TEXTE À LIRE >>
::::
J’avais choisi le bar de la mairie de la place Saint-Sulpice, d’une part parce que j’avais beaucoup aimé La discrète, film dans lequel Lucchini jouait un écrivain qui y écrivait à l’étage. Et puis j’y ai déjà organisé des événements. Ce n’est pas cher pour l’organisateur, un peu plus pour le consommateur qui doit payer sa Heineken plus de cinq euros et qui doit la boire rapidement car passée une certaine heure, les prix doublent… Bon, mais j’étais en terrain connu et je ne me suis pas compliqué la vie et je ne savais pas encore que le lieu était maudit. A l’arrivée, l’accueil ne fut pas glacial non, juste totalement impoli. Je souris de toute façon, c’est à moi de donner le ton. Je monte à l’étage, j’installe mes livres bien gentiment. J’en mets toujours un tourné vers la quatrième de couv. Mes auteurs seront assis côte à côte. Et moi ? Au milieu ? Non, je ne sais pas encore. Debout sans doute pour maîtriser l’ambiance et puis je ne tiens pas en place.

Quelques amis des auteurs arrivent au compte-goutte. Un homme âgé s’est installé. Il me semble le reconnaître, je lui dis. Lui ne me mets pas à l’aise et ne se présente que par le petit bout de la lorgnette, non pas par son nom mais par sa WebTV. Il se lève et vient voir les livres. Il porte une soutane. Mince, je lui ai dit « Bonjour monsieur ». Pas sûr qu’il soit prêtre au demeurant, comment dit-on pour les religieux ? Sa soutane est sale, mitée. Il porte une espèce de manteau de cuir au-dessus. Il fait la gueule et me questionne. Combien de milliers de livres je vends ? Je mens un peu sur les centaines annoncées. Et si je connais untel, et si j’ai envoyé les livres à tel endroit, et pourquoi je ne fais pas ci ou ça. L’inquisiteur m’agace et je comprends que je le connais du Salon de la Courtoisie. Il doit faire partie de ces petits cercles fachos jaloux de leur clientèle. Il ne faudrait pas que le freluquet à la gueule germanopratine vienne marcher sur ses platebandes. Il ne veut pas voir ses militants venir dépenser leur argent ailleurs et si je veux en être, il faut que je mette la panoplie sans doute. Moi je veux bien l’argent des fachos, mais je ne veux pas entrer dans le rang quel qu'il soit, je ne veux pas me réduire à une pensée militante, autre forme de politiquement correct que nous combattons. Le religieux de la gestapo se rassoit et j’accueille au compte-goutte les amateurs de lettres. Sourire aux lèvres. Je regarde la montre, on ne va pas tarder, une demi-heure de retard, il y aura sans doute peu de gens après… Je demande à mes auteurs de s’installer. Starting-block. Je me sens vendeur de quinzaine commerciale. Cela me fait toujours ça à Paris. Je ne suis pas du sérail littéraire, et à chaque fois, j’ai l’impression d’être Patrick Sébastien au quartier latin.
::::
DONNÉES FOURNIES >>

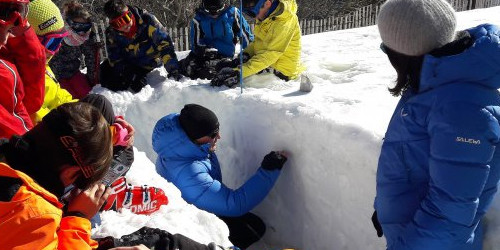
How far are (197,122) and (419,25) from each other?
182 centimetres

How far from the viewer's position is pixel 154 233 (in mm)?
2012

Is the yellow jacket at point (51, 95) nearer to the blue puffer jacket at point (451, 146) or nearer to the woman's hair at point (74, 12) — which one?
the woman's hair at point (74, 12)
::::
CONSIGNES >>
1 > Pouvez-vous résumer en deux phrases le récit situé au bar de la mairie de la place Saint-Sulpice ?
2 > Pouvez-vous recopier mot pour mot l'ensemble de la liste placée après le récit, sans reproduire l'image ?

RÉPONSES >>
1 > Le narrateur organise un événement au bar de la mairie de la place Saint-Sulpice, un lieu qu'il connaît, où l'accueil se révèle impoli avant qu'il n'installe ses livres à l'étage pour ses auteurs. Un homme âgé en soutane l'interroge d'un air renfrogné sur ses ventes et ses choix, et le narrateur, qui refuse de se réduire à une pensée militante, fait ensuite s'installer ses auteurs en se sentant étranger au sérail littéraire.

2 >
How far are (197,122) and (419,25) from each other?
182 centimetres

How far from the viewer's position is pixel 154 233 (in mm)?
2012

Is the yellow jacket at point (51, 95) nearer to the blue puffer jacket at point (451, 146) or nearer to the woman's hair at point (74, 12) — which one?
the woman's hair at point (74, 12)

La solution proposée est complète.